• [CONSIGNE]
Selon le texte fourni sur l'État, pourquoi la soi-disant volonté du peuple n'est-elle jamais autre chose que la négation des volontés réelles des populations ? Répondez en une à trois phrases.

D’ailleurs l’État, comme l’Église, par sa nature même, est un grand sacrificateur d’hommes vivants. C’est un être arbitraire, au sein duquel tous les intérêts positifs, vivants, tant individuels que locaux, des populations viennent se rencontrer, se heurter, s’entre-détruire, s’absorber dans cette abstraction qu’on appelle l’intérêt commun, le bien public, le salut public, et où toutes les volontés réelles s’annulent dans cette autre abstraction qui porte le nom de volonté du peuple. Il résulte de là que cette soi-disant volonté du peuple n’est jamais autre chose que le sacrifice et la négation de toutes les volontés réelles des populations ; aussi bien que ce soi-disant bien public n’est rien que le sacrifice de leurs intérêts. Mais pour que cette abstraction omnivore puisse s’imposer à des millions d’hommes, il faut qu’elle soit représentée et soutenue par un être réel, par une force vivante quelconques. Eh bien, cet être, cette force ont toujours existé. Dans l’Église, ils s’appellent le clergé, et dans l’État la classe dominante ou gouvernante.

Dans l’État populaire de M. Marx, nous dit-on, il n’y aura point de classe privilégiée. Tous seront égaux, non seulement au point de vue juridique et politique, mais au point de vue économique.

• [DONNÉES BRUTES]
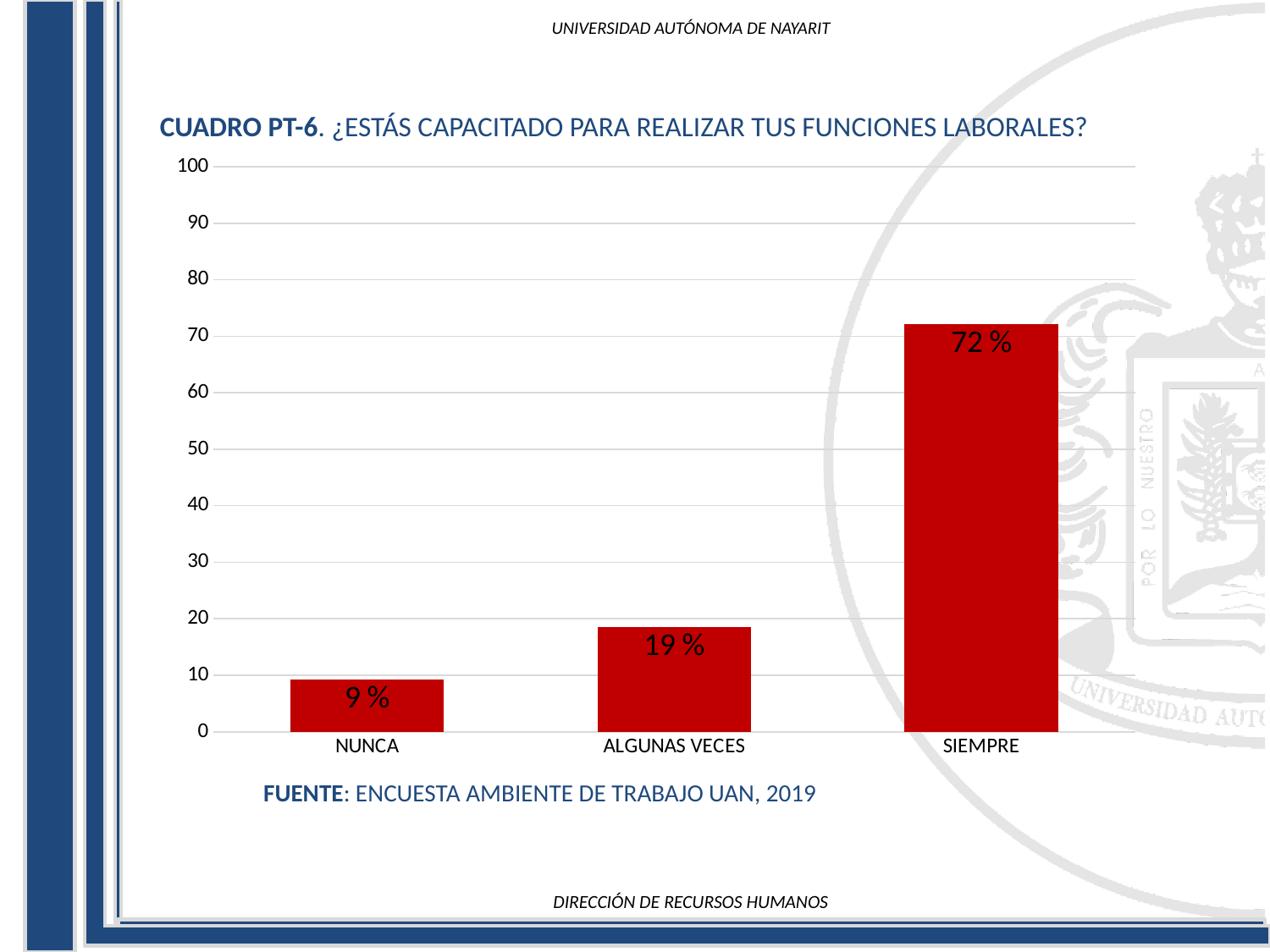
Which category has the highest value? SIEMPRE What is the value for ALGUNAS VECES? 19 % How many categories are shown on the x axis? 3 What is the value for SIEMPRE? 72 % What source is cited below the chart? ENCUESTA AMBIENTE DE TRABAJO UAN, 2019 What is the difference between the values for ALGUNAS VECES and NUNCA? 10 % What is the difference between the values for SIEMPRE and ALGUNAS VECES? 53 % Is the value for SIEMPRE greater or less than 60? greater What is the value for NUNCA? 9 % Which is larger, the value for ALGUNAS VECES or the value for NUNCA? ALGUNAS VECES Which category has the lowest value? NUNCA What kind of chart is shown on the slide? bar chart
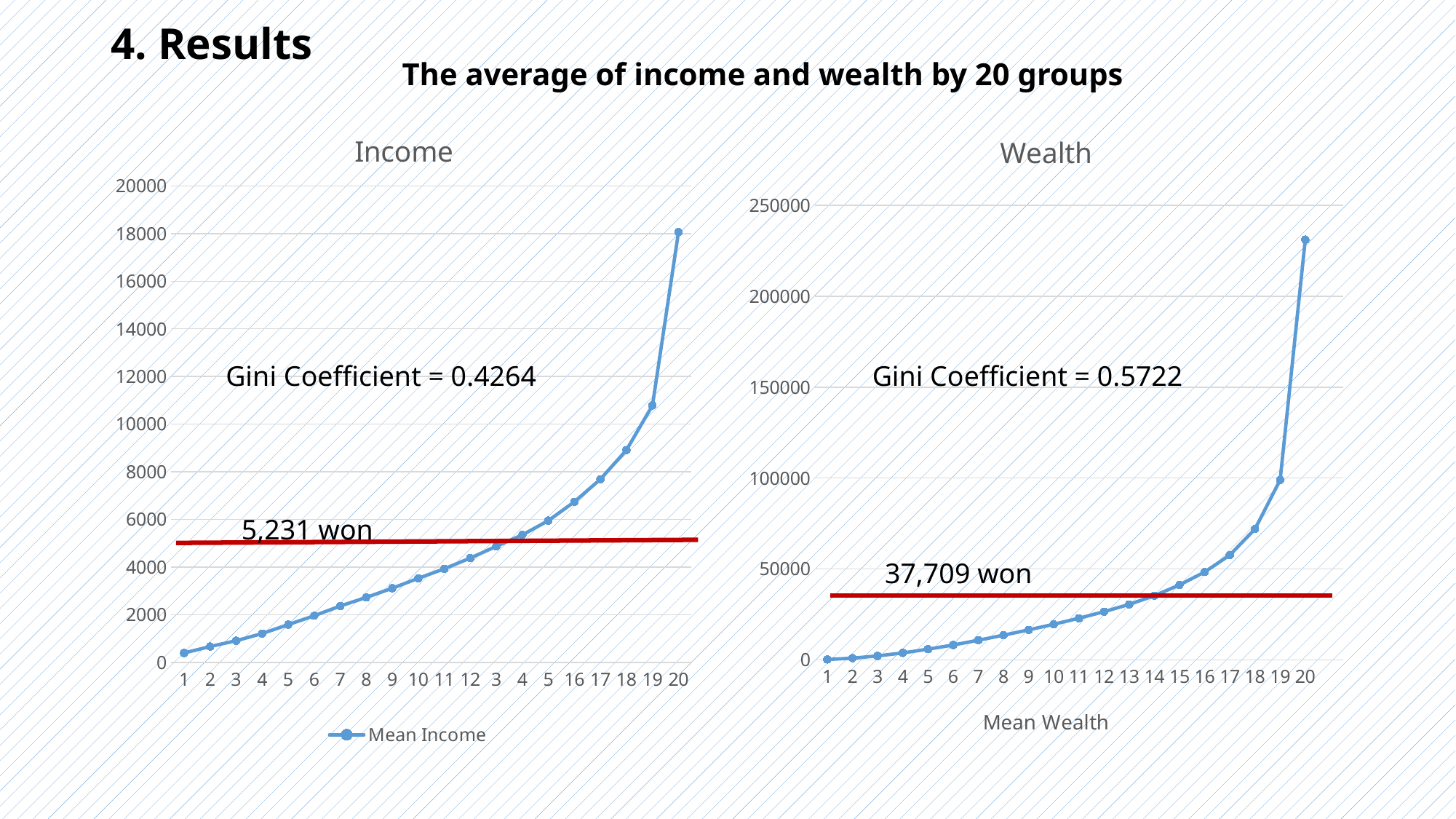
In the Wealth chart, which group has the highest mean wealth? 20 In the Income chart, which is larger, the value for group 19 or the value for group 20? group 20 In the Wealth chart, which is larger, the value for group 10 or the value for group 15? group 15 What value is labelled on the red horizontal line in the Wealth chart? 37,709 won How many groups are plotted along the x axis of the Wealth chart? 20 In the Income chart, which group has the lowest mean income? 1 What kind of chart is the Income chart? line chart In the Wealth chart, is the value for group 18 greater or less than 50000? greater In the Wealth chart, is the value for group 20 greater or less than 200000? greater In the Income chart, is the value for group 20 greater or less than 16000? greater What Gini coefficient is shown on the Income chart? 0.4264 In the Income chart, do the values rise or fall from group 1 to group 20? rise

• [CORRIGÉ]
Parce que l'État est un être arbitraire où toutes les volontés réelles s'annulent dans l'abstraction nommée volonté du peuple. Il en résulte que cette volonté n'est que le sacrifice et la négation de toutes les volontés réelles des populations.